By Shaun Lim
While the sheer diversity of the Asia-Pacific region is creating many challenges for video service providers, the same factor is in turn helping foster creativity in addressing these challenges. “What we are seeing is the world of video becoming more heterogeneous as the need for profits in the streaming world is throwing up new solutions,” said Louis Boswell, CEO of the Asia Video Industry Association (AVIA), in a discussion with APB+ on a rapidly evolving world of video characterised by diversification of services and business models.
He stated that the onus is very much on operators to find what works best for them.
“There is no one answer and every company needs to decide what is right for them, but increasingly, additional services are being packaged together with video — for instance, gaming or e-commerce.

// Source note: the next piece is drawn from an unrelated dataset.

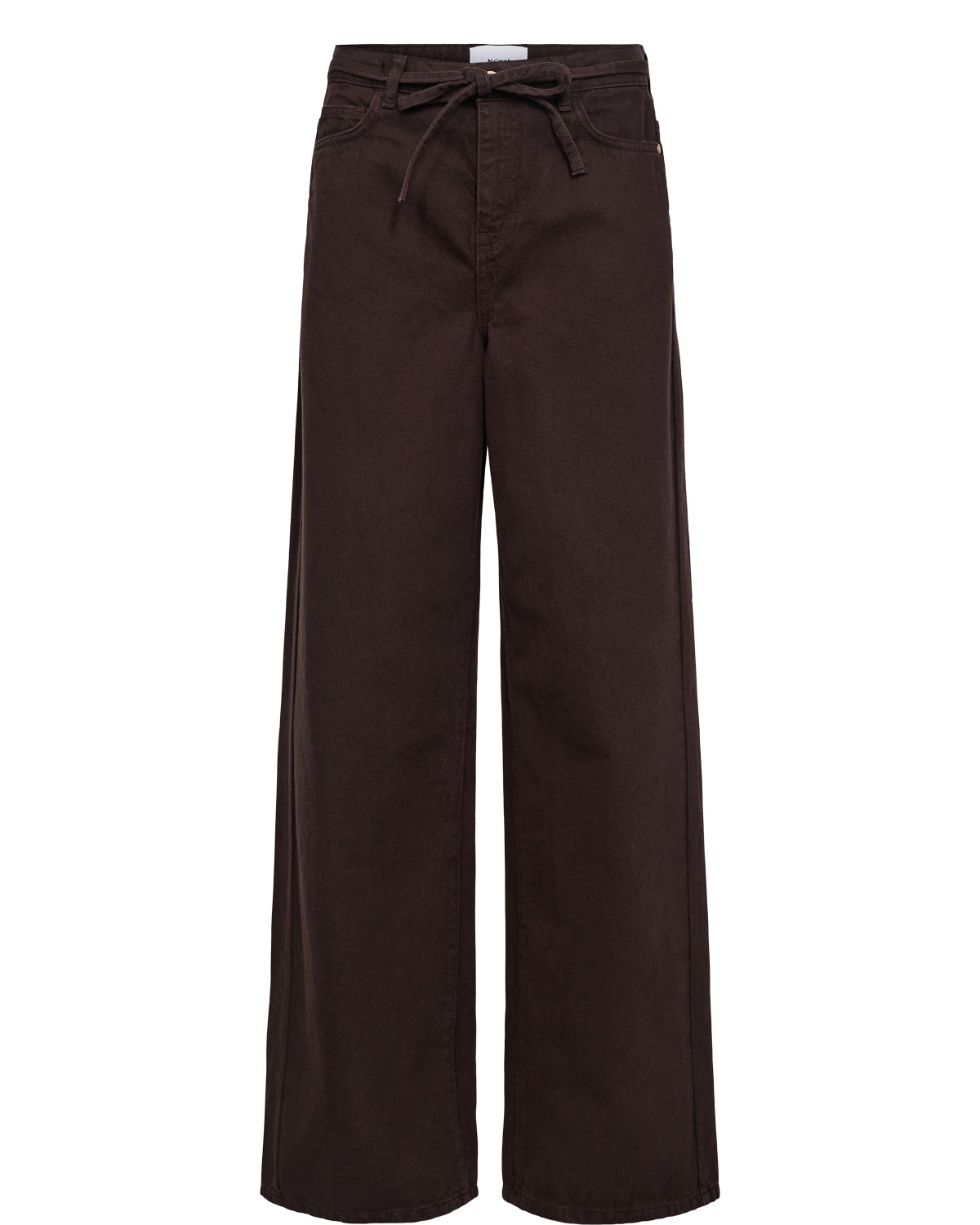 Numph Brooklyn Solid Jeans - Black Coffee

“Meanwhile, business models are expanding from an over-reliance on only subscription to focus more on advertising and now in some cases, e-commerce revenue. TV shopping is being reinvented in the online world, and the lead is coming from China.”
APB+ spoke to Bowell after the successful conclusion of the Asia Video Summit (AVS) 2023 in June, which besides highlighting how diversity is the key to success in the Asia-Pacific region, also delved extensively into how monetisation can be driven by Connected TV (CTV) and free ad-supported streaming television (FAST), the latter of which offers streaming TV services supported by advertising, as opposed to paid subscriptions.
While acknowledging that FAST is already a “major business” in the US, Boswell is more cautious when assessing whether FAST can prevail in APAC.
“It would appear that the answer to that, at this stage, is different market by market,” he said. “The appeal is clear – you have a large number of free ad-supported linear channels for viewers so it is a good consumer proposition, and it is a good opportunity for content owners, if there is enough advertising and viewership to generate significant revenue.
“The conditions for success look as though they may be present in markets like Australia, South Korea and Japan, but currently it is premature to talk about FAST in most markets in South-east Asia.”
During AVS 2023, he also shared key findings from a recent AVIA commissioned research, where consumers felt that premium over-the-top (OTT) was of higher quality than mass streaming video environments (58% vs 36%), and commanded higher attention (49% vs 35%). Where product recall and brand recall for ads were concerned, those shown in a premium environment received 10% and 12% uplift respectively.
This, said Boswell, provides a unique and not sufficiently exploited opportunity for advertisers of all sorts to increase the efficiency of their campaigns. Many media planners and their advertising buyers however, fail to recognise that not all video environments are equally effective because consumers engage with video ads in different ways.
He elaborated, “In a nutshell, the levels of consumer engagement with premium video is higher and therefore advertising is more effective. If you are looking for a digital alternative to TV for your ad buy, then it seems obvious that the place to go is the digital alternative to TV that is being embraced by consumers – namely premium OTT services.
“All too often, TV is being replaced by social media and video sharing services in advertising buys. These are clearly legitimate and often effective advertising options, but we don’t believe, and the research supports this, that they are adequate replacements for TV.
“When it comes to the content environment, premium OTT basically is TV, just delivered by different technology.”
Another key theme of AVS 2023 was around the success of Asian content and storytellers, particularly those hailing from South Korea.
With Hallyu, or the Korean Wave, which refers to the global popularity of South Korea’s cultural economy exporting pop culture, entertainment, music, TV dramas and movies riding high, it is hard to look beyond this country for inspiration.
Netflix, encouraged by the global popularity of iconic titles such as Squid Game and The Glory, plans to invest US$2.5 billion in South Korea over the next four years to produce Korean TV series, movies and unscripted shows, doubling the amount the video streaming giant has invested in the market since 2016.
Ted Sarandos, Co-CEO, Netflix, declared, “We were able to make this decision because we have great confidence that the Korean creative industry will continue to tell great stories.”
While it would appear that South Korean creators have cracked the code on engaging storytelling that offers what consumers want, it has been the result of years of hard work, and others who wish to achieve similar success must be ready to forge their own path forward.
Boswell concluded, “What was clear is that the success in South Korea was not by chance. Instead, it is through years of planning, investment and co-ordination between industry and government.
“There is certainly the desire to emulate South Korea in many markets, and Thailand appears to be the one about which there is most optimism … but only time will tell whether they or anyone else has laid the foundations for success as rigorously as South Korea.”